Wenn Sie zum Beispiel eine Tomate pflanzen, fügen Sie einen halben Teelöffel unseres Produkts zusammen mit Dünger in das Erdloch, bevor Sie die Pflanze einsetzen. Be-Grow Boost sieht aus wie weißer Kristallzucker. Jeder Partikel ist wie ein Ballon, der sich aktiv mit Wasser und Nährstoffe aus der Umgebung füllt. Die Kristalle können das 150-fache ihres Ursprungsgewichts aufnehmen.
In Wüstenregionen verdunstet das Grundwasser vor allem nachts, wegen der extremen Temperaturunterschiede. Pflanzenwurzeln sind nicht in der Lage, mikrokleine Wasserpartikel aufzunehmen - Be-Grow Boost jedoch schon. Über den Tag ziehen sich die Pflanzen das gesammelte Wasser aus den Be-Grow Boost Partikeln, während sich nachts die "Ballons" wieder aufladen. Es entsteht ein Kreislauf, der positive Auswirkungen auf die Widerstandsfähigkeit, das Wachstum und den Ertrag der Pflanzen hat. Zudem verhindert er das Sterben der Pflanzen in Trockenperioden.
Stabilere Lieferketten zwischen Europa und Afrika
Warum haben Sie sich für den Markteintritt auf dem afrikanischen Kontinent entschieden?
Afrika ist der Kontinent, der am meisten vom Klimawandel und von Dürren betroffen ist. Aus diesem Grund haben wir nach der ersten Markteinführung in Europa direkt Afrika in den Blick genommen. Wir möchten unser Produkt möglichst vielen Landwirten und Kleinbauern auf dem Kontinent anbieten, um Ernteausfälle zu reduzieren. In Kenia und Südafrika sind wir bereits aktiv, in Marokko, Kamerun, Ghana und Uganda stehen wir kurz vor Markteintritt.
Gerade die Länder, die an die Sahara angrenzen, können viel Wert aus unserem Produkt schöpfen. Von zuverlässigen, ertragreichen Ernten profitiert aber auch Europa: Insbesondere die nordafrikanischen Märkte sind wichtige Lieferanten für frisches Gemüse, vor allem in den Wintermonaten. Fallen die Ernten dort aus, haben wir im Supermarkt keine frische Ware mehr.

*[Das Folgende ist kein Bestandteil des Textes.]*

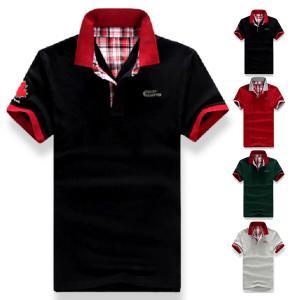 ゴルフウェア POLO ポロシャツ チェック ゴルフシャツ メンズ 鹿の子 半袖 アメカジ ta-pmmix0012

Die Folgen des Krieges in der Ukraine sind in vielen Ländern Afrikas deutlich spürbar. Wirkt sich das auf Ihr Geschäft aus?
Die Nachfrage nach unserem Produkt ist grundsätzlich hoch und hat sich unabhängig von den Kriegsfolgen verstärkt. Die globalen Ernährungsprobleme sind aufgrund des Klimawandels innerhalb kurzer Zeit immens angestiegen. Die sich häufenden Starkregen, die unter anderem zu Überflutungen führen, haben gravierende Auswirkungen auf die Ernte der afrikanischen Länder.
Nachhaltige Geschäftsbeziehungen mit afrikanischen Partnern
Vor welchen Herausforderungen stehen Sie in Afrika?
Unsere größte Herausforderung ist es, vor Ort Vertrauen in unser Produkt aufzubauen. Immer wieder berichten lokale Partner, dass Firmen aus Asien in der Vergangenheit minderwertige Ware oder sogar gefährliche Abfälle als Düngemittel verkauft haben. Dadurch sind ganze Landstriche unfruchtbar geworden. Dementsprechend gibt es in vielen Ländern nun große Hürden zur Registrierung von Produkten. Diese zu überwinden, kostet viel Aufwand.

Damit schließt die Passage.